В-третьих, не определён пол ни того лица, от которого исходит поэтическое обращение, ни того, к кому оно адресовано. В политической трактовке мужчина обращается к мужчине, в лирической — сложнее: героем стихотворения может быть как мужчина, например, неженатый юноша, согласно Ли Чан-чжи 李長之 (1910–1978), так и женщина, например, незамужняя девушка, согласно Вэнь И-до 聞一多 (1899–1946), а они, в свою очередь, могут или сравнивать себя соответственно с однополым им растением, что, к примеру, С. Куврёр грамматически показал его мужским родом: le carambolier, или переносить это сравнение на лицо противоположного пола.
 
В-четвёртых, расходятся мнения о ботаническом референте термина чан-чу 萇楚. В комментариях Кун Ин-да и Чжу Си он отождествлён с китайскими названиями карамболы ян-тао 羊桃 или яо-и 銚弋 85, чему последовали Дж. Легг и С. Куврёр, но современные словари определяют его как актинидию86, а китайские комментаторы и переводчики вариативно идентифицируют с синонимичным наименованием последней ми-хоу-тао 獼猴桃, хотя и предпочитают карамболу87.
 
В-пятых, вызывает споры смысл выражения у-чжи 無知 (буквально: „отсутствие знания“), на первый взгляд означающего тут бессознательность, бесчувственность и беззаботность, соответствующие как растению, так и молодому существу или беспутному правителю, чему следует большинство переводов (Дж. Легг, С. Куврёр, А.А. Штукин, Юань Юй-ань, Е Ман).

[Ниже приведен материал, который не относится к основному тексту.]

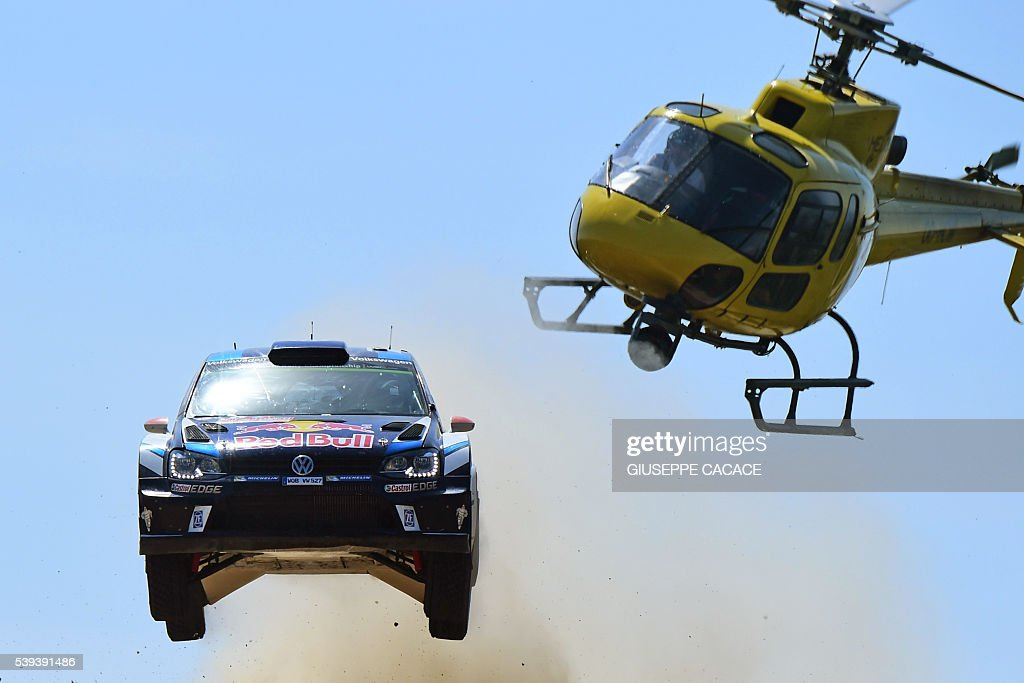 Finnish driver Jari Matti Latvala and Finish co-driver Miikka Anttila jump next to helicopter as the drive their Volkswagen Polo R WRC near Pattada, on the third day of the 2016 FIA World Rally Championship in Sardegna, on June 11 2016. / AFP / GIUSEPPE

Однако в таком случае оно выпадает из параллельного ряда с у-цзя 無家 („отсутствие семьи“) и у-ши 無室 („отсутствие жилища“), поэтому ещё Чжэн Сюань его отождествил с отсутствием „пары“ пи (匹 pǐ), т.е. подруги или жены, исходя из того, что в словаре „Эр я“ 爾雅 («Приближение к классике», III–II вв. до н. э.) есть определение: „чжи 知 — это пи 匹“, и некоторые современные комментаторы и переводчики согласились с данным пониманием (Б. Карлгрен88, Юань Мэй, Люй Хуй-вэнь)».
 
В Чунь цю Цзо чжуани в разделе о 18-м годе правления Хуань-гуна отмечается: «Шэнь Сюй сказал: „У женщины есть семья (女有家), у мужчины есть дом (男有室)…“»89.  Эта используемая в качестве комментария цитата может поддерживать версию, что в стихотворении обращение относится всё же к растению, у которого нет ни семьи (как у женщины), ни дома (как у мужчины). На наш взгляд, в новом переводе было бы логично пояснить причины отхода от привычной интерпретации концовки.
 
В своём переводе мы постарались учесть следующие моменты: неопределённость гендерных ассоциаций; адресат — молодое растение (актинидия), которое, с ботанической точки зрения, будучи двудомным, может быть и мужской, и женской лианой; параллелизм строк:
 
В долу у киви юных лет  
Побеги гибкие нежны,
Они обильны и свежи:
Завидую, что пары нет!
 
В долу у киви юных лет  
Цветы душистые нежны,
Они обильны и свежи:
Завидую, что клана нет!
 
В долу у киви юных лет  
Плоды тяжёлые нежны,
Они обильны и свежи:
Завидую, что дома нет!
 
Конечно, указанные выше проблемы не отменяют самой задачи — научно выверенного нового поэтического перевода «Ши цзина», и если таких переводов будет несколько, то читатель сможет более объёмно увидеть переводимый текст. Однако новые поэтические переводы должны опираться не только на научный аппарат и соответствовать высоким стандартам современной науки, но и показывать новые поэтические достижения, создавать у читателя яркие и запоминающиеся образы, соответствующие оригиналу, а не порождать свободные ассоциации, как чернильные пятна Роршаха. Мы, конечно же, в полной мере осознаём, что это весьма сложно и, может быть, труднодостижимо для одного человека, ведь, как отметил в предисловии В.П. Абраменко, А.А. Штукин посвятил переводу Ши цзина «значительный период своей творческой жизни». Современному переводчику доступно больше справочного и комментаторского материала, что, с одной стороны, облегчает работу, а с другой — создаёт повышенные требования к качеству продукции, но этим качеством нельзя пренебречь, иначе вместе с реалиями китай-ской культуры и истории исчезнет и смысл проделанной переводческой работы. 
 
Примечания
 

  1. Абраменко В.П. Ши цзин (Канон поэзии) [Текст]: поэтический перевод. М.:  ФГБУН ИДВ РАН, 2015. 398 с.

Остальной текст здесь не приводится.